Were they so inclined, I think Larian could make a marvellous detective game, although they'd need to jettison a few bad habits. One thing that carries over from Original Sin is the puzzle-like nature of its quests, and I remain ambivalent about some of the execution. Original Sin 2 doesn't track quests like other games, providing clear instructions and an exclamation mark on the map to chase. Quest markers are revealed sparingly, while your journal only records brief, cryptic statements about what you've found so far, offering no information on how next to proceed.
The intention is clear enough. With multiple ways to solve most quests, Larian want you to sniff around and discover a solution for yourself. The trouble is sometimes it's not just the solution that's evasive, but the leads that you're supposed to follow. This becomes particularly problematic in the third act, when searching the city of Arx for the missing Lord Arhu (presumably short for Arhu the person I'm looking for?). While pootling around the sewers, I discovered a hidden door that led to a ground of Locke Lamora-esque child thieves' den. I thought this was a neat Easter-egg, but it turned out to be a crucial location related to the Arhu quest. How you're supposed to figure that out logically I still don't know.
Balancing difficulty is undoubtedly where Larian struggle most. Although Original Sin is an RPG, it has one foot in the strategy genre, evidenced most clearly by the XCOM-style combat. I loved the combat in the first game, and Larian have wisely left the system more or less unchanged, mainly focusing on expanding the classes and abilities. I started out playing as the new Polymorph class, but as the game went on I increasingly leaned toward the Witch's abilities because they're so cool, including the ability to summon a spider made of bones, and call down blood rain from the sky.
The ability to build your own combat style is key element of Original Sin, and the strategic opportunities it offers is basically a game in itself. But mixing classes is a tricky balancing act, and if you get it wrong and spread yourself thinly, you could be in trouble. Combat can be fiercely challenging, especially if you're a couple of levels below your opponents. Put it this way, I played the game on the "Explorer" mode, because I like RPGs to be more about characters and choices than raw challenge, but I still hit a couple of bumps along the road. One battle I fought in a place called the Blackpits took over an hour, as the game sent wave after wave of oily blobs after me, wreathing the whole area in hellish necrofire that will be burned into my mind for the rest of my life.

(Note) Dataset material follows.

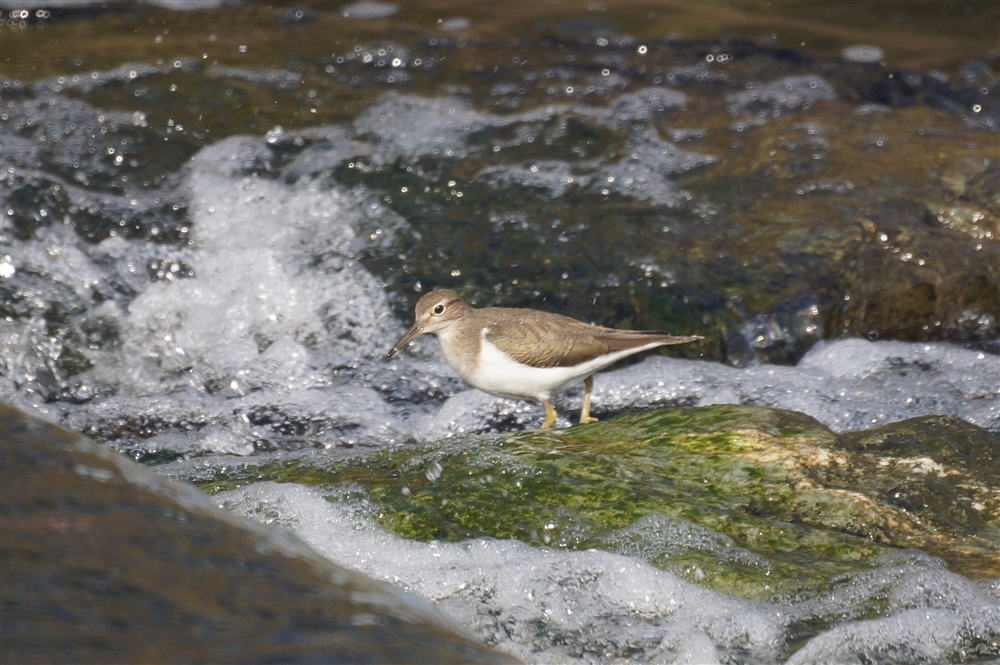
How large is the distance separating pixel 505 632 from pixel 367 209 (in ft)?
16.4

Still, the merits of Larian's creative choices outweigh the flaws. I like sniffing out my own solutions to problems, and of all the fights I got myself into, only perhaps ten percent of them were unpleasantly difficult. Partly it's about learning to use the tools available to you effectively, to provide your characters with plenty of skills, to use summons and disabling spells to mitigate the numbers of a larger force. To remember to cast Spirit Vision when you're at what seems like a dead end. Perhaps the biggest challenge in Divinity is not necromancer cults or cryptic puzzles, but learning to experiment with all the available systems.
There's such a wide range of influences visible in Larian's work. Ultima and XCOM are the obvious ones, but there are other moments, such as when you're breaking into a house or searching for a hidden hatch to the basement, that the game suddenly feels more like Thief or Dishonored. The game foremost in my mind while playing, however, was The Witcher 3.
This isn't because of the setting or Divinity's similar ponderings over morality. It's because I thought it would be many years before I played another RPG that was even close to being that rich with choice and charisma. Original Sin 2 has made me question that belief, and I don't think I could give it a higher accolade.